GILLES PERRAULT, ''IL RAGAZZO CON GLI OCCHI GRIGI'' (FANDANGO, pp. 90 - 10,00 euro - Traduzione di Maruzza Loria).
La guerra sconvolge il mondo, la vita quotidiana di un paese, di una società, e tutto questo ha riflessi anche nel privato con un possibile cambio di ottica, col modificarsi di giudizi, impressioni e valori e questa confusione, questo ribaltamento è come una zona grigia, fredda, sospesa eppure piena di senso, come l'impenetrabile sguardo dei bellissimi occhi grigi di Jean, il misterioso, impavido, razionale ragazzo più adulto dei suoi sedici anni, capace di muoversi istintivamente nelle situazioni difficili e di pericolo, che salva una bella signora parigina in fuga verso il sud della Francia nel 1940, davanti all'avanzata nazista, con i due piccoli figli Sylvie di sei anni e Philippe di dieci.
E' il mondo borghese che crolla, perde i propri punti di riferimento, il proprio orgoglio, diventa colonna infinta di profughi che hanno perso contatti con amici e parenti. E' quello raccontato con successo da Irene Nemirovsky nel suo piccolo capolavoro ''Suite francese''. Ma Perrault, giornalista impegnato, uomo di sinistra pronto a fidare la società che contesta, è più leggero e metaforico, così che il suo breve racconto alla fine va più a fondo nel raccontarci i sovvertimenti di quei giorni che segnarono la Francia prima dell'armistizio con i nazisti e la nascita del governo collaborazionista del maresciallo Pétain.

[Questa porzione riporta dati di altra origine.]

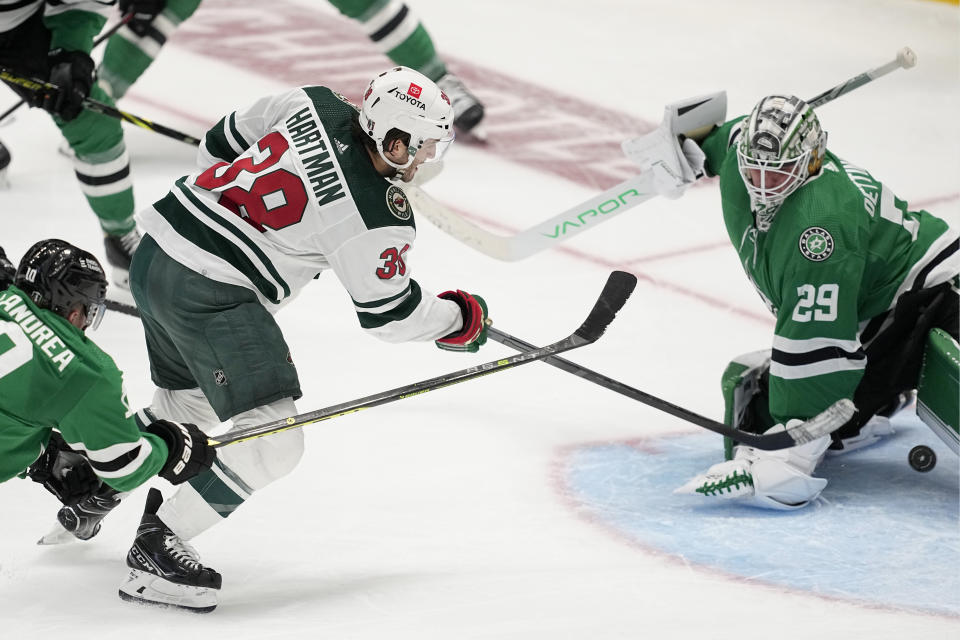 Minnesota Wild right wing Ryan Hartman (38) shoots and scores against Dallas Stars goaltender Jake Oettinger (29) in the second overtime of Game 1 of an NHL hockey Stanley Cup first-round playoff series, Tuesday, April 18, 2023, in Dallas. The Wild won 3-2. (AP Photo/Tony Gutierrez)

La donna scappa da Parigi -senza avere più notizie del marito Robert laureato al Politecnico e tenente di artiglieria al fronte- con una bella macchina, i suoi vestiti, le scarpe decolté rosse ai piedi, i due bambini, quando, incolonnata per strada in mezzo alle migliaia di persone in fuga, ecco arrivare uno Stuka che passa e ripassa sulla strada mitragliando tutto e tutti, lasciando madri e figli feriti, animali sventrati, auto che bruciano. Lei è nel fosso con i bambini, ma questi sfuggono al suo controllo, scappano impauriti anche loro, se non ci fosse questo ragazzo che riacciuffa Philippe e si butta in un campo di grano seguito dalla bambina e la signora, cui dopo pochi minuti vengono le vesciche ai piedi. Si scappa, ci si mette in salvo lontano dalla strada e la folla, senza avere più nulla di nulla, non un bagaglio, non un soldo, tranne la roba che si indossa, finendo vicino a una villa chiusa, di cui Jean riesce a forzare una finestra per trovarvi rifugio. Tra quelle mura ci sono cibi, vestiti, si ricostruisce subito una parvenza di vita normale, e il giovane gioca con i bambini e va in giro a cercare, a rubare in negozi e case abbandonate quel che manca e portare notizie dell'avanzata dei tedeschi, silenzioso e proteggendo i tre anche dalla visita pericolosa di due soldati sbandati e ubriachi. E' un'oasi in cui tutto è cambiato profondamente, non ci sono più ruoli e classi, la vita è sospesa e tutto diventa possibile, anche l'improvvisa passione della signora per il bel giovanotto, impensabile atto naturale di ribellione, di libertà e sensualità femminile, sino al finale, duro ritorno alla normalità, nello scontro col mondo che sta cercando di ridarsi un ordine. Ma prima di rientrare nei ranghi, la donna avrà un ultimo gesto d'amore rivoluzionario nei confronti di Jean arrestato dai gendarmi. Un racconto delicato e misurato nei toni e nella lingua, naturalmente insinuante nel costruire un'atmosfera tra angoscia e abbandono, in cui anche gli estremi finiscono per attrarsi e assomigliarsi, in cui le barriere sociali non esistono più.